A viagem foi confirmada no dia 24 de outubro, dia da vitória eleitoral de De la Rúa, quando o presidente FHC telefonou ao argentino para parabenizá-lo. Nesse momento, o presidente brasileiro fez o convite para que De la Rúa se reunisse com ele em Brasília.
O encontro entre os dois presidentes será puramente político, para definir prioridades e trocar idéias. A Embaixada brasileira disse que primeiro será realizado um encontro bilateral: sozinhos, os dois conversarão durante uma hora. Depois, almoçarão, em companhia da reduzida comitiva de De la Rúa. Segundo assessores do presidente eleito, ele não viajará com integrantes de sua equipe técnica, já que não serão discutidos temas comerciais específicos.
O presidente eleito afirmará a FHC que manterá a conversibilidade e a paridade um a um entre o peso e o dólar. Além da integração comercial entre os dois países, De la Rúa também quer uma maior integração na área política e militar.
O presidente eleito criticou a pouca atenção que o governo do presidente Carlos Menem deu a estes dois setores, e disse que ambos países precisavam estabelecer diretrizes comuns de política externa, além da conquista conjunta de mercados internacionais.
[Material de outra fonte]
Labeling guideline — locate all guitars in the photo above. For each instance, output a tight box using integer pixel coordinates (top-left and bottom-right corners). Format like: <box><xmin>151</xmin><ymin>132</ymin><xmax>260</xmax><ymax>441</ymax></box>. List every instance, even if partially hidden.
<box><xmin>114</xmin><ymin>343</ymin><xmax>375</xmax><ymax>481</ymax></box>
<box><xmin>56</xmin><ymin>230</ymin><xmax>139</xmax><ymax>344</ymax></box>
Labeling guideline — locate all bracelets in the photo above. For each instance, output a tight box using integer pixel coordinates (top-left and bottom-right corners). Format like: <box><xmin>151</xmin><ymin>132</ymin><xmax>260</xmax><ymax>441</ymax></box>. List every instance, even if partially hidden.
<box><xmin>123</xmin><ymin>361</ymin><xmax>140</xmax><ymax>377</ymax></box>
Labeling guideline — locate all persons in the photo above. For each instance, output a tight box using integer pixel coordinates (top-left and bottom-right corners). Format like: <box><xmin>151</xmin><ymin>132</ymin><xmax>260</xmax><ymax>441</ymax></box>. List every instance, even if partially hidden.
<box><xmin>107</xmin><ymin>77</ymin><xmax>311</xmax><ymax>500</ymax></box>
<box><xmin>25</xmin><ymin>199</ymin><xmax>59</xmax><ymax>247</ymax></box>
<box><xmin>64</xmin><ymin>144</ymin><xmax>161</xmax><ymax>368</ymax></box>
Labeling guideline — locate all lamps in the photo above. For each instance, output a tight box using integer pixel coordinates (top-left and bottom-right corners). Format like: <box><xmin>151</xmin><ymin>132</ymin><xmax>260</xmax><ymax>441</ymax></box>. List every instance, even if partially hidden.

Ultimamente, De la Rúa está fascinado com a idéia do Mercosul Natural: a venda de produtos da região com a vantagem competitiva de terem menos agroquímicos que os do Primeiro Mundo.
Nos últimos meses, o presidente eleito da Argentina também realizou uma ousada proposta na área militar: a criação de unidades mistas brasilo-argentinas, à imagem das já existentes unidades franco-germânicas dentro da União Européia.
De la Rúa chegará a Brasília com um Mercosul abalado pelas crises comerciais desatadas no fim do ano passado, e que se agravaram desde a desvalorização do real. Nos últimos três meses, temeu-se pela continuidade do bloco comercial, e nos dois países diversas lideranças políticas pediram uma revisão do Mercosul.